Auch bei der Ökosteuer besteht noch Potential. Die Benzinpreise bildeten noch lange nicht die ökologische Wahrheit ab, sagte der neue Präsident des Umweltbundesamtes, Jochen Falsbarth. Die Dementis klangen halbherzig oder unglaubwürdig. Nur der finanzpolitische Sprecher der Union, Otto Bernhardt, bestritt solche Absichten besonders heftig. Der Haken: Bernhardt wird dem neuen Bundestag nicht mehr angehören.

Propagandisten des Klimawandels jagen den Bundesbürgern Angst ein. Die Politik nutzt die Chance und erhöht die Steuern. Der Bürger zahlt doch gerne ein paar Euro mehr fürs Benzin, um Hitzewellen oder der Sintflut durch einen gestiegenen Meeresspiegel zu entgehen.

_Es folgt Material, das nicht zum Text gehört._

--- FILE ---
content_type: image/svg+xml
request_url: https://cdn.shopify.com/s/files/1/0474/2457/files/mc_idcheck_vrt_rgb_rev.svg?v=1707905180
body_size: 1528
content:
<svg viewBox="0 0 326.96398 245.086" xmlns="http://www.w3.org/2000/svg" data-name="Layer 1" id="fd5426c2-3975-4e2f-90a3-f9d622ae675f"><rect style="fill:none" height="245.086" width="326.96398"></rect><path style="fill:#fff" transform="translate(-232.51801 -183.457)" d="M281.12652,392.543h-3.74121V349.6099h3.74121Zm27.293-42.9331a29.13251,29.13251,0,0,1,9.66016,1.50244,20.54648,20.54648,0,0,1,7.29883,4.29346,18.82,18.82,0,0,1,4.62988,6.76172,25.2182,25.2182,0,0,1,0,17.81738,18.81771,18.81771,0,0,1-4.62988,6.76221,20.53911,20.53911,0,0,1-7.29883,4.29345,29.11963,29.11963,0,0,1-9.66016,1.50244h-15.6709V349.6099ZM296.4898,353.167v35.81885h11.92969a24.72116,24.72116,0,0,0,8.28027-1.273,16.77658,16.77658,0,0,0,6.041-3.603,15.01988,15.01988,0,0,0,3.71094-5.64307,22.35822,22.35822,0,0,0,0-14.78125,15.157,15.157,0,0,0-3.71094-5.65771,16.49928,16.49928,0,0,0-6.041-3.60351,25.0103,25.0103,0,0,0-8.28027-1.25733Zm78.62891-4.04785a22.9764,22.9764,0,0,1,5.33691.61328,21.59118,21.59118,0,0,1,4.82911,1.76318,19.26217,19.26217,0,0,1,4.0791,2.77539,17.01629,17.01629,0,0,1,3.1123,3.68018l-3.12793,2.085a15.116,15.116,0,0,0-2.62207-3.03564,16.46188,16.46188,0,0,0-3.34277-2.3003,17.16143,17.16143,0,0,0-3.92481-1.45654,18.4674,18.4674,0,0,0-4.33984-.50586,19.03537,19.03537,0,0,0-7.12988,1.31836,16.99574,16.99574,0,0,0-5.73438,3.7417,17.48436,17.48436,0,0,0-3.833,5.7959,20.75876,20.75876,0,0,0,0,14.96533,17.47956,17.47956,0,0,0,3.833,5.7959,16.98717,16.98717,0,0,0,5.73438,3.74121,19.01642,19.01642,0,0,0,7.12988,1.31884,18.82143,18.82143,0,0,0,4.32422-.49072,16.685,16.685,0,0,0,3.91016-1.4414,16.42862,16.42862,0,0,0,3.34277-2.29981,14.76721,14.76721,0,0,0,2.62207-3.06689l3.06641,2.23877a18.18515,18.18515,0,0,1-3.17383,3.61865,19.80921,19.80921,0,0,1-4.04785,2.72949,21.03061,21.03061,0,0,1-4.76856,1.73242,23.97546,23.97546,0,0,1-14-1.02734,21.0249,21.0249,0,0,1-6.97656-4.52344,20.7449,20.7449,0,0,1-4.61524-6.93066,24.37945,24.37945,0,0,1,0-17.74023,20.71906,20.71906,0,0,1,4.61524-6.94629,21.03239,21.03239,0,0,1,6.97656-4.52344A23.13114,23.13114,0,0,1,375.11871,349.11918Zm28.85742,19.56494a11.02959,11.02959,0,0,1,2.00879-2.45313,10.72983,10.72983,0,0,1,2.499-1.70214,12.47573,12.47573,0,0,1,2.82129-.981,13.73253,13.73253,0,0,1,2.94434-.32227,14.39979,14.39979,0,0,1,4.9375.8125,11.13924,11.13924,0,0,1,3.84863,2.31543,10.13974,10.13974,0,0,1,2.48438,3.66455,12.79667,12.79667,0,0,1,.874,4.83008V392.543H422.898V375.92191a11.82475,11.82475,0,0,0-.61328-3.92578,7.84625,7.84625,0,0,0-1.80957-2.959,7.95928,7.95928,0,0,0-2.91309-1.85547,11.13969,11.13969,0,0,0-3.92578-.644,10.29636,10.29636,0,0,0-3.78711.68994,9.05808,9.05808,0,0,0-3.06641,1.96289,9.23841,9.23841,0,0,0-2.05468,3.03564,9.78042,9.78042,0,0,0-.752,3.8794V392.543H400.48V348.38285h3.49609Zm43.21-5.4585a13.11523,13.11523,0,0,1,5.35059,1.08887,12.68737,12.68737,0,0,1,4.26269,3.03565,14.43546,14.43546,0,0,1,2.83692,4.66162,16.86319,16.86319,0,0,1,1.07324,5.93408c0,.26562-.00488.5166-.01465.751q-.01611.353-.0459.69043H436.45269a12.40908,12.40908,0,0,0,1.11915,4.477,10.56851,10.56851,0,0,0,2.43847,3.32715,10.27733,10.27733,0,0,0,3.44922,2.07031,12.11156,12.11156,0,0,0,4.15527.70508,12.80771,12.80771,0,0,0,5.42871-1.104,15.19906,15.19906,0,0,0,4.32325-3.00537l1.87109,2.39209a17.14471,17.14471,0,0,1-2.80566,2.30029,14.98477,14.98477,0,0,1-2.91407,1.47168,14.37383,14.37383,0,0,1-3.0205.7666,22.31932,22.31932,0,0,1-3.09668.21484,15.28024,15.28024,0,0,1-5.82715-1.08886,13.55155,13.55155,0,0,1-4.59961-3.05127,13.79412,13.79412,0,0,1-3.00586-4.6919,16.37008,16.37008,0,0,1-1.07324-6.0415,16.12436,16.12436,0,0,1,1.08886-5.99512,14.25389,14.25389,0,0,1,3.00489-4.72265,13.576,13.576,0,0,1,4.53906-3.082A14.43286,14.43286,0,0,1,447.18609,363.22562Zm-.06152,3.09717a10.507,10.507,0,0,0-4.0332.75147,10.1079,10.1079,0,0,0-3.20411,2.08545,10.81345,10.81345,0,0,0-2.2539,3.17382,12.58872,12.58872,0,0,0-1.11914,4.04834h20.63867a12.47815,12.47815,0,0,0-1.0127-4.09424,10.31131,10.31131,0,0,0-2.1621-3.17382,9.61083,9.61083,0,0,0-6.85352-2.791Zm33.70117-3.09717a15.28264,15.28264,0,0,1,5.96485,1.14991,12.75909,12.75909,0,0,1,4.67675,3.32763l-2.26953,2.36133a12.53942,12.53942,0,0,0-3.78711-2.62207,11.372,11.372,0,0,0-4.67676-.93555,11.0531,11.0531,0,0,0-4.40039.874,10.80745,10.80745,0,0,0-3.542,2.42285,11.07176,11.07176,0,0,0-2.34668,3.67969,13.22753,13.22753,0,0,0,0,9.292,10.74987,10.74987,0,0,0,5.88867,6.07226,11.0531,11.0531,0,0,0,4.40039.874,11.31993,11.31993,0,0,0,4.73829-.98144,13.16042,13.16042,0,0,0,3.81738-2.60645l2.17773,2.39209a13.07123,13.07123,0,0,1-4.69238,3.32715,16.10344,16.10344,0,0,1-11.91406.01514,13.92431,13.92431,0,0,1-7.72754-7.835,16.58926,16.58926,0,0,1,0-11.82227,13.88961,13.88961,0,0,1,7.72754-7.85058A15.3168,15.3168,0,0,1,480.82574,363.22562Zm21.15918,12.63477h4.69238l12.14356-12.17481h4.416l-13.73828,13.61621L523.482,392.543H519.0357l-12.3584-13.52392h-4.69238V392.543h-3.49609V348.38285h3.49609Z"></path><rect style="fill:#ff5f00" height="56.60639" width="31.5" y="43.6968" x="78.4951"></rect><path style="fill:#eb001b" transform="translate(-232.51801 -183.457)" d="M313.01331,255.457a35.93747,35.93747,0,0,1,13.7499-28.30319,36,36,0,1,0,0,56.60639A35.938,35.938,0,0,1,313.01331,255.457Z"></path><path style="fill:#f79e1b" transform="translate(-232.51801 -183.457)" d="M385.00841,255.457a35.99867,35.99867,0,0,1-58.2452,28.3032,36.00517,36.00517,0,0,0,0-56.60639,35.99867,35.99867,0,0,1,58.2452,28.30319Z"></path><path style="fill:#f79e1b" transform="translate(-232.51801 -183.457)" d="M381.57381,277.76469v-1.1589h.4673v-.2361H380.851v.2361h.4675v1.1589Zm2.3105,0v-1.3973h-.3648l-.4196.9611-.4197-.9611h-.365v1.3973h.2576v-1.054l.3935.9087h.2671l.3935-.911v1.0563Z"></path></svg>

Mit Klimaschutz läßt sich eine ganz neue Abgabe begründen, deren Fundamente in der zu Ende gehenden Legislaturperiode bereits gegossen wurden. Der Bund sicherte sich im Rahmen der Föderalismus-Beschlüsse alle Rechte an allen Verkehrssteuern – sogar per Grundgesetzänderung. Niemand bemerkte, daß der Bundestag mit diesem Ermächtigungsbeschluß allein ohne Zustimmung des Bundesrates und ohne Beteiligung der Länder am Steueraufkommen eine Mautpflicht für alle Pkw beschließen kann. Es winken hohe zweistellige Milliardenbeträge – für Politiker wäre das eine Art Rauschzustand.